For this weeks data dive I will be using NFL Standings data which comes from Pro Football Reference team standings.
standings <- readr::read_csv('https://raw.githubusercontent.com/rfordatascience/tidytuesday/master/data/2020/2020-02-04/standings.csv')
## Rows: 638 Columns: 15
## ── Column specification ────────────────────────────────────────────────────────
## Delimiter: ","
## chr (4): team, team_name, playoffs, sb_winner
## dbl (11): year, wins, loss, points_for, points_against, points_differential,...
##
## ℹ Use `spec()` to retrieve the full column specification for this data.
## ℹ Specify the column types or set `show_col_types = FALSE` to quiet this message.
standings
## # A tibble: 638 Ă— 15
## team team_name year wins loss points_for points_against
## <chr> <chr> <dbl> <dbl> <dbl> <dbl> <dbl>
## 1 Miami Dolphins 2000 11 5 323 226
## 2 Indianapolis Colts 2000 10 6 429 326
## 3 New York Jets 2000 9 7 321 321
## 4 Buffalo Bills 2000 8 8 315 350
## 5 New England Patriots 2000 5 11 276 338
## 6 Tennessee Titans 2000 13 3 346 191
## 7 Baltimore Ravens 2000 12 4 333 165
## 8 Pittsburgh Steelers 2000 9 7 321 255
## 9 Jacksonville Jaguars 2000 7 9 367 327
## 10 Cincinnati Bengals 2000 4 12 185 359
## # ℹ 628 more rows
## # ℹ 8 more variables: points_differential <dbl>, margin_of_victory <dbl>,
## # strength_of_schedule <dbl>, simple_rating <dbl>, offensive_ranking <dbl>,
## # defensive_ranking <dbl>, playoffs <chr>, sb_winner <chr>
The most valuable continuous column given the context of the data is Wins. In the NFL, the success of a team’s regular season is based on their record, which in the context of this data are Wins and Losses.
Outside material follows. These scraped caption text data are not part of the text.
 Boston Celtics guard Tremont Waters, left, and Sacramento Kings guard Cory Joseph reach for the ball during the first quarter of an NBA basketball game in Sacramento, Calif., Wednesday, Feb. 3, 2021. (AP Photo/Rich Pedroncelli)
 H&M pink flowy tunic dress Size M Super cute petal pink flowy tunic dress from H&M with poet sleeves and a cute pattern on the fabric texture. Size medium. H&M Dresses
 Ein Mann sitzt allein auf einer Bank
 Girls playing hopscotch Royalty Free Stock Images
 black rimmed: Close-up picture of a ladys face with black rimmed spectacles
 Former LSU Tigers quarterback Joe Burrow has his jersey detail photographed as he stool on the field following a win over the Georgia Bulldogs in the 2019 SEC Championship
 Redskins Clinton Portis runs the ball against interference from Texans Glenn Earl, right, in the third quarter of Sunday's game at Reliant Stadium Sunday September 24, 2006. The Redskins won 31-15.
For my categorical variable I will be utilizing the sb_winner column. This column describes whether the team won the Superbowl that year. Since there are not more than 10 categories we will not consolidate the columns.
Null Hypothesis: The winner of the Superbowl has the same average number of wins as teams that did not win.
m <- aov(wins ~ sb_winner, data = standings)
summary(m)
## Df Sum Sq Mean Sq F value Pr(>F)
## sb_winner 1 309 308.54 34.13 8.23e-09 ***
## Residuals 636 5749 9.04
## ---
## Signif. codes: 0 '***' 0.001 '**' 0.01 '*' 0.05 '.' 0.1 ' ' 1
An analysis of the variance shows tells us that the F-Value is equal to 34.13, which suggests there is evidence that the means between the groups overshadow the means within the groups, indicating that the groupings of Superbowl winners are introducing variance that isn’t inherent in the data themselves.
Additionally we see a very small P-value, telling there is a very small likelihood that there are samples more extreme than ours.
This means that there is very little evidence to conclude that the null hypothesis is true; the average number of wins between Superbowl winners and non-Superbowl winners are the same.
For my linear regression model I will be modelling the columns Wins and points_for.
library(ggplot2)
standings |>
ggplot(mapping = aes(x = wins, y = points_for)) +
geom_point(size = 2, color = 'darkblue')
Using the linear model function we can draw a line of best fit
standings |>
ggplot(mapping = aes(x = wins, y = points_for)) +
geom_point(size = 2) +
geom_smooth(method = "lm", se = FALSE, color = 'darkblue')
## `geom_smooth()` using formula = 'y ~ x'
To create the coefficients we need to create a model
model <- lm(wins ~ points_for, standings)
model$coefficients
## (Intercept) points_for
## -3.06141069 0.03153369
To understand the coefficients we need to know what they represent. Using the equation
y= mx + b
The value of m represents the slope of the line. b represents the y-intercept, or the point on the y-axis that the line passes through at x = 0. In our model, the y-intercept is -3.06141069.
The slope of our model is 0.03153369, which means for every 1 point_for increase, the number of wins increases by 0.03153369.
The model suggests that to win more games, you need to score more points, which makes sense!